Dengan demikian, tugas teologi dalam agama mestinya diarahkan untuk mengusir rasa takut terhadap agama lain. Sehingga agenda yang sangat mendesak adalah mengalahkan ketakutan bersama antar agama itu dan memunculkan kebersamaan agama-agama dalam menjaga dan mempertahankan martabat manusia dari ancaman terutama yang datang dari diri sendiri. Di masa Orba, kita sering merasa sedih karena agama selalu mengalami reduksi dan politisasi. Doktrin agama tentang kedamaian direduksi menjadi sebentuk fundamentalisme, yaitu hasil dari proses politisasi dan fanatisasi agama. Di masa itu pula kita memahami bahwa pereduksian agama akan melahirkan situasi di mana agama tertentu terjebak dalam konfrontasi dengan kelompok agama lain. Keberagamaan kita terjebak kepada bentuk formalisme beragama. Akibat yang memilukan adalah agama justru terasing dari persoalan kehidupan manusia. Mengapa demikian? Hal ini tak lain karena fungsi agama kabur. Agama yang seharusnya menjadi pembebas, malah terjebak pada aspek romantisme formal.

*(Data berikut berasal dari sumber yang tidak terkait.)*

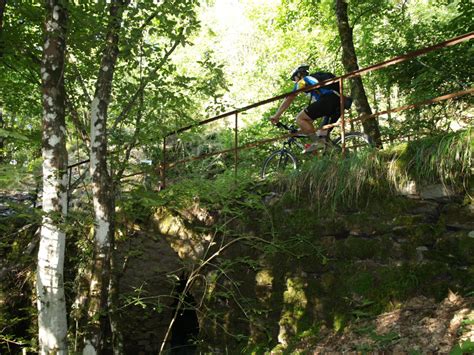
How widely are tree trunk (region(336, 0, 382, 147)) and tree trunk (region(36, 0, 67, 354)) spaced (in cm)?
617

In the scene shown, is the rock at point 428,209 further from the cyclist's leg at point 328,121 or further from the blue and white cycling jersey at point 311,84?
the blue and white cycling jersey at point 311,84

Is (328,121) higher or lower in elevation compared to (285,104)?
lower

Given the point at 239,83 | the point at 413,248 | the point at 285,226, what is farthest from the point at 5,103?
the point at 239,83

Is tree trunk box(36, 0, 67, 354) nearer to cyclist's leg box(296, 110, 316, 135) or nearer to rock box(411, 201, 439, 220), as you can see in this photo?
cyclist's leg box(296, 110, 316, 135)

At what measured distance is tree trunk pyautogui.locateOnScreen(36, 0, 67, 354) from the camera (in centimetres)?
493

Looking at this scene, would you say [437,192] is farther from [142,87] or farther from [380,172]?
[142,87]

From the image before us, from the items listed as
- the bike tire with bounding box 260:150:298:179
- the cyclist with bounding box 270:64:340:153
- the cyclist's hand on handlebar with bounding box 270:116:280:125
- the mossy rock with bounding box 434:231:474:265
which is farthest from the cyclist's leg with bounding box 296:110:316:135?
the mossy rock with bounding box 434:231:474:265

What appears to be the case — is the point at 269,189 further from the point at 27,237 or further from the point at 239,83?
the point at 239,83

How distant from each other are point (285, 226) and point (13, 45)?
5.51m

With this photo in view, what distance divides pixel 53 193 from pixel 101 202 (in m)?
0.78

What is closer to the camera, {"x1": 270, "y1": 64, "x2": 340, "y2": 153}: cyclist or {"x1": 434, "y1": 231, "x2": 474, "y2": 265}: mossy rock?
{"x1": 434, "y1": 231, "x2": 474, "y2": 265}: mossy rock

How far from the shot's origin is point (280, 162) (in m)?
7.96

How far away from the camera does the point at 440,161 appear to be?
480cm

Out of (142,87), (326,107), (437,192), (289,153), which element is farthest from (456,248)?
(142,87)
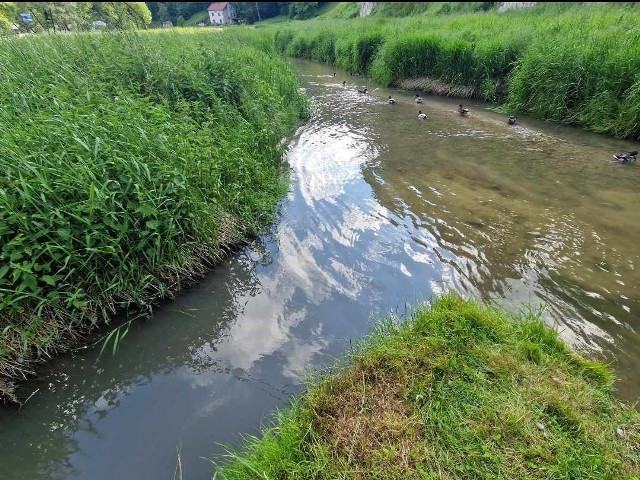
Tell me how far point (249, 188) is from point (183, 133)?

Oleh karena itu, di sini penting mengutip pendapat JB Banawiratma (1996) bahwa dalam memandang agama kita perlu melihatnya dalam dua aspek, yakni dengan huruf kecil dan besar. Dalam "agama" (`a´ kecil) ajaran diberikan pada manusia untuk beriman kepada Tuhan yang memberi hidup, dan dalam "Agama" (`A´ besar) para pengikutnya cenderung membakukan ajaran-ajaran yang normatif, membangun institusi dan memperlakukannya secara ekstrim. Ini artinya agama yang ia yakini benar adalah benar untuk semua, dan agama yang lain salah.

Beragama secara ekstrem sebagaimana di atas akan menutup peluang sikap saling menghormati dan membantu pihak lain. Jika kita runut ke belakang, ini terjadi akibat tafsir-tafsir atas teks agama yang masih didominasi tafsir tekstual, bukan kontekstual. Ayat suci agama tidak diorientasikan mengikuti perkembangan kemanusiaan, melainkan perkembangan kemanusiaan yang harus mengikuti aturan ayat suci. Akibatnya, pikiran kaum beragama menjadi beku dan rigid. Segala sesuatu yang konstruktif dan membawa perdamaian, tapi jika ditafsir secara berbalikan dengan teks ayat suci agama itu akan menjadi dekonstruktif.